Data drawn from a collection

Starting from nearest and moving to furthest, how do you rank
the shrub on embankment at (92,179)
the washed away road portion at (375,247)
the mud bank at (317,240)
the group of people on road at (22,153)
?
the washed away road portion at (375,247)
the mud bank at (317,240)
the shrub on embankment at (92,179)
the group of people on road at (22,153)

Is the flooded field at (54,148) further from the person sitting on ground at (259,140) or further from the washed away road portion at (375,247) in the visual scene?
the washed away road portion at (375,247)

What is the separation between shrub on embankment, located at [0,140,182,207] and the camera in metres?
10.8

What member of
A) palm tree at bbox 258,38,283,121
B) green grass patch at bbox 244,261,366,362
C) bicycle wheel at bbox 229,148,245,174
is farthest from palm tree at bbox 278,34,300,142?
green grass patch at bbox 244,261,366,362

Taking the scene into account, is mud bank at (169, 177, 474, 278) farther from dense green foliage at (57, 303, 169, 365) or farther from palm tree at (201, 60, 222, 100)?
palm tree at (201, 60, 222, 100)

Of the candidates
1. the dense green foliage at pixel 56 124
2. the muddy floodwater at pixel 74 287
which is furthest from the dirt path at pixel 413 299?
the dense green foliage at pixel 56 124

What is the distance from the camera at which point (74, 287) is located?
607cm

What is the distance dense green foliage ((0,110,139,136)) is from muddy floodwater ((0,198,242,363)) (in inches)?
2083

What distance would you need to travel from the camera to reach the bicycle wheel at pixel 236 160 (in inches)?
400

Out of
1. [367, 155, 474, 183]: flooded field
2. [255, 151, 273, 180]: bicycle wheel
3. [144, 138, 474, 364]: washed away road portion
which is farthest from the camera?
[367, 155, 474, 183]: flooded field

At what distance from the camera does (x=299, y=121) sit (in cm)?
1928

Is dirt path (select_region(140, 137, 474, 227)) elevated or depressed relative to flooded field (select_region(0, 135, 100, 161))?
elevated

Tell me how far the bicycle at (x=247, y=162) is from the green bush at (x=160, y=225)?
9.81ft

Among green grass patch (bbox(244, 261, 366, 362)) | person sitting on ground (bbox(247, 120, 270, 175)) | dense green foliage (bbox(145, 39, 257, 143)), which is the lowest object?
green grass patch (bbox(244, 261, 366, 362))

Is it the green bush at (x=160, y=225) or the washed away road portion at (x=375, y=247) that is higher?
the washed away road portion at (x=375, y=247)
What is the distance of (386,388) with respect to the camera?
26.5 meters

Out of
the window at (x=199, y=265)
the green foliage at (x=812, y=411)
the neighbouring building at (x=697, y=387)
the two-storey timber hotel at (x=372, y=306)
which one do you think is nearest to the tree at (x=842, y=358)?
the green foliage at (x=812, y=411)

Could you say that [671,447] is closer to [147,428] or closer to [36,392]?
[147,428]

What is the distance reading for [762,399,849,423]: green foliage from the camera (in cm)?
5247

### Exercise objective
Rewrite all of the data above, changing every occurrence of "bicycle wheel" to "bike wheel" and leaving everything else as it is.

### Exercise response
Starting from nearest and moving to furthest, how do you rank
the shrub on embankment at (92,179)
the washed away road portion at (375,247)
the mud bank at (317,240)
the group of people on road at (22,153)
?
the washed away road portion at (375,247)
the mud bank at (317,240)
the shrub on embankment at (92,179)
the group of people on road at (22,153)

Is the flooded field at (54,148) further from the person sitting on ground at (259,140) or further from the washed away road portion at (375,247) in the visual scene?
the washed away road portion at (375,247)

What is the separation between shrub on embankment, located at [0,140,182,207] and the camera in metres?
10.8

What member of
A) palm tree at bbox 258,38,283,121
B) green grass patch at bbox 244,261,366,362
C) bike wheel at bbox 229,148,245,174
is farthest from palm tree at bbox 278,34,300,142?
green grass patch at bbox 244,261,366,362

Taking the scene into account, is mud bank at (169, 177, 474, 278) farther from dense green foliage at (57, 303, 169, 365) or farther from palm tree at (201, 60, 222, 100)?
palm tree at (201, 60, 222, 100)

Of the candidates
1. the dense green foliage at pixel 56 124
2. the muddy floodwater at pixel 74 287
which is furthest from the dirt path at pixel 413 299?
the dense green foliage at pixel 56 124

What is the distance from the camera at which point (74, 287) is located?
607cm

What is the distance dense green foliage ((0,110,139,136)) is from muddy floodwater ((0,198,242,363)) (in inches)?
2083

What distance would you need to travel from the camera to reach the bike wheel at pixel 236 160 (in inches)?
400

Out of
1. [367, 155, 474, 183]: flooded field
2. [255, 151, 273, 180]: bike wheel
3. [144, 138, 474, 364]: washed away road portion
which is farthest from the camera?
[367, 155, 474, 183]: flooded field

At what distance from the camera does (x=299, y=121) sit (in cm)?
1928

Is dirt path (select_region(140, 137, 474, 227)) elevated or depressed relative to flooded field (select_region(0, 135, 100, 161))?
elevated

Tell me how far the bicycle at (x=247, y=162) is from the green bush at (x=160, y=225)?
9.81ft

Among green grass patch (bbox(244, 261, 366, 362)) | person sitting on ground (bbox(247, 120, 270, 175)) | dense green foliage (bbox(145, 39, 257, 143)), which is the lowest object?
green grass patch (bbox(244, 261, 366, 362))

Is it the green bush at (x=160, y=225) or the washed away road portion at (x=375, y=247) that is higher?
the washed away road portion at (x=375, y=247)
What is the distance of (386,388) with respect to the camera?
26.5 meters

Out of
the window at (x=199, y=265)
the green foliage at (x=812, y=411)
the neighbouring building at (x=697, y=387)
the two-storey timber hotel at (x=372, y=306)
which one do you think is nearest to the tree at (x=842, y=358)?
the green foliage at (x=812, y=411)

Could you say that [671,447] is closer to [147,428] or closer to [36,392]?
[147,428]

What is the distance reading for [762,399,849,423]: green foliage from the camera (in cm)?
5247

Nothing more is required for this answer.